What you need to do:
A: Using the forum thread on wood boilers, explain why adding storage is said to make a boiler burn more efficiently.
B: According to the forum thread on wood boilers, which posters are said to burn softwood exclusively?

Passage to read:
++++++

OK. I will give them a look. Good to know there are options in Maine. I have not looked at the pellet idea as my options for gathering wood on the cheap are good. I'll cut, haul, split and stack my own.  Can these boilers burn softwood?? It would not be my first choice and would never burn it in a plain wood stove other than for kindling. Just wondering??


----------



## kopeck

gimmegas said:


> OK. I will give them a look. Good to know there are options in Maine. I have not looked at the pellet idea as my options for gathering wood on the cheap are good. I'll cut, haul, split and stack my own. Can these boilers burn softwood?? It would not be my first choice and would never burn it in a plain wood stove other than for kindling. Just wondering??


 
Yup, you just don't get as much heat per pound (ie not as many BTU per stick).  Some of the guys on here, mostly Canadians, burn softwood exclusively.

You're going to find the boilers from ReVision are going to cost more then say and EKO or BioMass but you do get what you pay for IMHO.  Not saying the EKO wont heat your house, it will, and a lot of guys here put them to good use, but the designs are a bit more refined.  One thing I love is how my boiler will not smoke you out of the house if you open the loading door while it's running.  No bypass levers, just punch a button, start the fire, load 'er up and walk away.

Also, like some others have suggested, go with storage. 

K


----------



## gimmegas

I just looked at Henfruit's web page. I will likely give him a call. Do you know people w/  a Vigas? I see JP11 has one w/ 1000 gal of storage. I thought that was a lot but he says it cuts down on the the need to keep throwing wood in. For a 2500 sq ft house, is that adequate? More than enough?? Good to know about the softwood. I would have been concerned w/ the moisture/creosote. Thanks.
Gimme


----------



## gimmegas

JP11 said:


> I have radiant in the concrete foundation.
> 
> First floor has staple up under subfloor. Ceramic tile in much of house.. laminate wood in the rest.
> 
> Been in the house for almost 5. boiler is a this year addition.
> 
> JP


JP. How does the radiant in the foundation work? I would assume that once  the concrete heats up it retains heat more than other materials? Do you have a slab? basement? I guess once the material heats up, it doesn't matter what the material is as long as you have the capacity to keep it that way and perhaps another reason why you like a lot of storage? I see you have a Vigas -Pros? Cons? You might have mentioned already, but what is your square footage you are heating? Thank you, 
Gimme


----------



## kopeck

I've seen a Vigas running in a trailer, it was cool but not the best "real world" example.  That being said the Lambda Vigas would be high on my list now.

Storage not only means less loading but more efficient burning.  Think of it this way, storage allow your boiler to burn at full tilt, less idling means less wasted heat, less wasted means less wood burned!  That also plays into your question about softwood, the gasifcation eliminates the creosote problems, that is as long as it's happening.  Idling means that you're not gassing...

++++++

Information supplied:
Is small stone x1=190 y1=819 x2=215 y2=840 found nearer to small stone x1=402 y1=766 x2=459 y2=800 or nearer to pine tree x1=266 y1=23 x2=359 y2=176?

++++++

Results in order:
A: Storage lets the boiler burn at full tilt instead of idling. Less idling means less wasted heat, and less wasted heat means less wood burned.

B: Some of the posters, mostly Canadians.